- [Required task] Write each line word for word, from the line that contains "At what distance from (x=693, y=96)" through the last line of the material below.

= = =

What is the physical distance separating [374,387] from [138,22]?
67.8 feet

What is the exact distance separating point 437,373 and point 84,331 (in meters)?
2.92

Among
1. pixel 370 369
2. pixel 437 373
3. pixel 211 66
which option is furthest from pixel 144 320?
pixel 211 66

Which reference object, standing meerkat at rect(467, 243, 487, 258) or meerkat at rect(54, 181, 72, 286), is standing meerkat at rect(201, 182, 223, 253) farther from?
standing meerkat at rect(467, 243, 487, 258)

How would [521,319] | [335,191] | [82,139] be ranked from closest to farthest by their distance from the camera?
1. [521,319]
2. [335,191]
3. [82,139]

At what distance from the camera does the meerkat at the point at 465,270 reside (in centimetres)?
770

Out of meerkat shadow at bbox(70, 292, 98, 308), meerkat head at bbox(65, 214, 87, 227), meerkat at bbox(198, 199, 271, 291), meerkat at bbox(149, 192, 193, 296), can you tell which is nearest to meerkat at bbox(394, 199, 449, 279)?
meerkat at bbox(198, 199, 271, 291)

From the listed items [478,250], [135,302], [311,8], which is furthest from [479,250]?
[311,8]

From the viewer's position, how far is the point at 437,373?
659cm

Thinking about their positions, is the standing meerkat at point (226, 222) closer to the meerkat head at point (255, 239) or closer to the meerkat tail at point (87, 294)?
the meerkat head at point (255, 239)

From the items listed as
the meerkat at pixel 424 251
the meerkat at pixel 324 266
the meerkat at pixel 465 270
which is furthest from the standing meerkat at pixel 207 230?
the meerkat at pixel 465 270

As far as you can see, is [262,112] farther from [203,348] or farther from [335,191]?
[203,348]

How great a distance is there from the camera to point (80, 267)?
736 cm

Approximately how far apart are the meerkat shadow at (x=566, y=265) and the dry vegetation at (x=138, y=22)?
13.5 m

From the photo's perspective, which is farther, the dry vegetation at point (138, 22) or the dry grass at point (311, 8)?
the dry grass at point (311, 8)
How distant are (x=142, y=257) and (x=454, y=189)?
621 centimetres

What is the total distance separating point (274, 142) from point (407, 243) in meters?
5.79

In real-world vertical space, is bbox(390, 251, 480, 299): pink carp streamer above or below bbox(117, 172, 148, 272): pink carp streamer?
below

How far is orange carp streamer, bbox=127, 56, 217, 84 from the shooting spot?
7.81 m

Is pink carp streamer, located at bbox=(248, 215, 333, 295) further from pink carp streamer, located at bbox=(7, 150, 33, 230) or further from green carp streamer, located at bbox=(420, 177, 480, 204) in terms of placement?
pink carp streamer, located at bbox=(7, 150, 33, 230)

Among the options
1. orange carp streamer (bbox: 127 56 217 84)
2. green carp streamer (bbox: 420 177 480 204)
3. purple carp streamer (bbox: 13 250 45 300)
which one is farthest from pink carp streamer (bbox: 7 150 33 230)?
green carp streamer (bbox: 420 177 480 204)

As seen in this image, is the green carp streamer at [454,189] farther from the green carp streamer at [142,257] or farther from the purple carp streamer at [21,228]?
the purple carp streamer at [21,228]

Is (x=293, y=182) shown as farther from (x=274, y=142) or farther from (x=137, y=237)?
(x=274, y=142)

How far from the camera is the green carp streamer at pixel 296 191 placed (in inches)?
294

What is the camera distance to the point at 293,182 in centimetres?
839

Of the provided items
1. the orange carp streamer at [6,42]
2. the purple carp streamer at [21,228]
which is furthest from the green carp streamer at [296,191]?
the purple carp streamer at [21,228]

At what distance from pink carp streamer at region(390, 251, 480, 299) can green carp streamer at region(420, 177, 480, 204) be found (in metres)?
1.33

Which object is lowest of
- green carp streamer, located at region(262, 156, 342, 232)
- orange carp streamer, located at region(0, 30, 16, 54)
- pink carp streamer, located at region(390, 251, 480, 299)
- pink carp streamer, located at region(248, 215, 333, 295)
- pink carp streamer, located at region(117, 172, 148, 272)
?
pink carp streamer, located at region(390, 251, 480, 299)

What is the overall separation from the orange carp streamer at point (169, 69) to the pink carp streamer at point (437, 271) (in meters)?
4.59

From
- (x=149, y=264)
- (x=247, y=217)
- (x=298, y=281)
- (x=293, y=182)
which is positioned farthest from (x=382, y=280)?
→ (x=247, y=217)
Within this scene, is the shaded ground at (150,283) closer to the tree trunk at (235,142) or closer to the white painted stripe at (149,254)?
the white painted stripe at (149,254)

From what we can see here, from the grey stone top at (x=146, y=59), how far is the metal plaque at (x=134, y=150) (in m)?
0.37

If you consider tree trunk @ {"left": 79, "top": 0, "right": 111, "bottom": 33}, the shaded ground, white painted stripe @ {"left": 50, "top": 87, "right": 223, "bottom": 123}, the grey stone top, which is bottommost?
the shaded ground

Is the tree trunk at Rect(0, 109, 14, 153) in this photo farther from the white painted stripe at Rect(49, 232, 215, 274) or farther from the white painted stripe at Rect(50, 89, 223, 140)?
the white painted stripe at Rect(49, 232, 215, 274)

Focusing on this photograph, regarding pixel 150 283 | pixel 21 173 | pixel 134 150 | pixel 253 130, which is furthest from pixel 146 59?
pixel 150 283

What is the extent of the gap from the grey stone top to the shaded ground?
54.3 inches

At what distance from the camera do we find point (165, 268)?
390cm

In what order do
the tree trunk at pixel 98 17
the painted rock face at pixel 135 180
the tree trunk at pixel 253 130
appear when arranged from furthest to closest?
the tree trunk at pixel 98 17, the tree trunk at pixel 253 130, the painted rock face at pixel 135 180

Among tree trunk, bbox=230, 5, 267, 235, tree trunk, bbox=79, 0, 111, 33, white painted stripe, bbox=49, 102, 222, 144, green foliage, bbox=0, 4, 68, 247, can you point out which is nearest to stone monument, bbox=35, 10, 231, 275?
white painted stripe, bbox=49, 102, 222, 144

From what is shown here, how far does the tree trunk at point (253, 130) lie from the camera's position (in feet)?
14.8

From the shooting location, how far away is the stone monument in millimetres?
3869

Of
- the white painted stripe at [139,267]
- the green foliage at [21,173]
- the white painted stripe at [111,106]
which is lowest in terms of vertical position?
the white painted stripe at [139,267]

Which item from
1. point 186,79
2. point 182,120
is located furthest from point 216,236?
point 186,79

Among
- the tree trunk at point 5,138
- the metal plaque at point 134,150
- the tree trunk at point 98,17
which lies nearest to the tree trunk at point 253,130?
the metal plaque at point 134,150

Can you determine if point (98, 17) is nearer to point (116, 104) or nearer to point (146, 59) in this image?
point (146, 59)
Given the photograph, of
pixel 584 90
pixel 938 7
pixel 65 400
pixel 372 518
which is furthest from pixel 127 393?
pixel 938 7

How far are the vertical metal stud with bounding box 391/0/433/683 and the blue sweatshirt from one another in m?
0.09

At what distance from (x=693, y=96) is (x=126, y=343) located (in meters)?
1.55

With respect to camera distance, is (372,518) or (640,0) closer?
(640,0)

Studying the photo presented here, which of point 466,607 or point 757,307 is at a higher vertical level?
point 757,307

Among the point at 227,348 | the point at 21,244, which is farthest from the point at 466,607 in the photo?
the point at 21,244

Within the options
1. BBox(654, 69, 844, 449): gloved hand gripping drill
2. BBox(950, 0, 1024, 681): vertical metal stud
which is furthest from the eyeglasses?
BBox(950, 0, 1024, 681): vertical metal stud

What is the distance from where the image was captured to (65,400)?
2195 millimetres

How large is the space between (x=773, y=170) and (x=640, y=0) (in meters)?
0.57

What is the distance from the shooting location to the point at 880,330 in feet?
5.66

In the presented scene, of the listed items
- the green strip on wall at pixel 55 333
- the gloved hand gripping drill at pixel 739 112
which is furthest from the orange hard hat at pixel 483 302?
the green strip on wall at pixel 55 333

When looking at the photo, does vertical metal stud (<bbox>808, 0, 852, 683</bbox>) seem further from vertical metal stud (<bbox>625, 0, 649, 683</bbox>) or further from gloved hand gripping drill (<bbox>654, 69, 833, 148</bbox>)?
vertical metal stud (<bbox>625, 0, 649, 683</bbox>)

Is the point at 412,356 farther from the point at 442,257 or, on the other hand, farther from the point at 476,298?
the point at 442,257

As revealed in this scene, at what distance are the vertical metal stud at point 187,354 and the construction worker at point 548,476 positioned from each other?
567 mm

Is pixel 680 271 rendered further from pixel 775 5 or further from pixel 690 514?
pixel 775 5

= = =

- [Answer below]
At what distance from (x=693, y=96) is (x=126, y=343) located (in meters)?
1.55

With respect to camera distance, is (372,518) or (640,0) closer?
(640,0)

Studying the photo presented here, which of point 466,607 or point 757,307 is at a higher vertical level?
point 757,307

Among the point at 227,348 | the point at 21,244, which is farthest from the point at 466,607 in the photo?
the point at 21,244

Within the options
1. BBox(654, 69, 844, 449): gloved hand gripping drill
2. BBox(950, 0, 1024, 681): vertical metal stud
which is furthest from the eyeglasses?
BBox(950, 0, 1024, 681): vertical metal stud

What is the distance from where the image was captured to (65,400)?
2195 millimetres

How large is the space between (x=773, y=170) and (x=640, y=0) (in meters)?
0.57

What is the distance from the shooting location to the point at 880,330 in feet?
5.66

In the presented scene, of the listed items
- the green strip on wall at pixel 55 333
- the gloved hand gripping drill at pixel 739 112
which is furthest from the orange hard hat at pixel 483 302?
the green strip on wall at pixel 55 333

When looking at the photo, does vertical metal stud (<bbox>808, 0, 852, 683</bbox>) seem further from vertical metal stud (<bbox>625, 0, 649, 683</bbox>) or further from gloved hand gripping drill (<bbox>654, 69, 833, 148</bbox>)?
vertical metal stud (<bbox>625, 0, 649, 683</bbox>)

Is the point at 412,356 farther from the point at 442,257 or, on the other hand, farther from the point at 476,298?
the point at 442,257

As revealed in this scene, at what distance are the vertical metal stud at point 187,354 and the construction worker at point 548,476 positioned from each other?
567 mm

Is pixel 680 271 rendered further from pixel 775 5 or further from pixel 690 514?
pixel 775 5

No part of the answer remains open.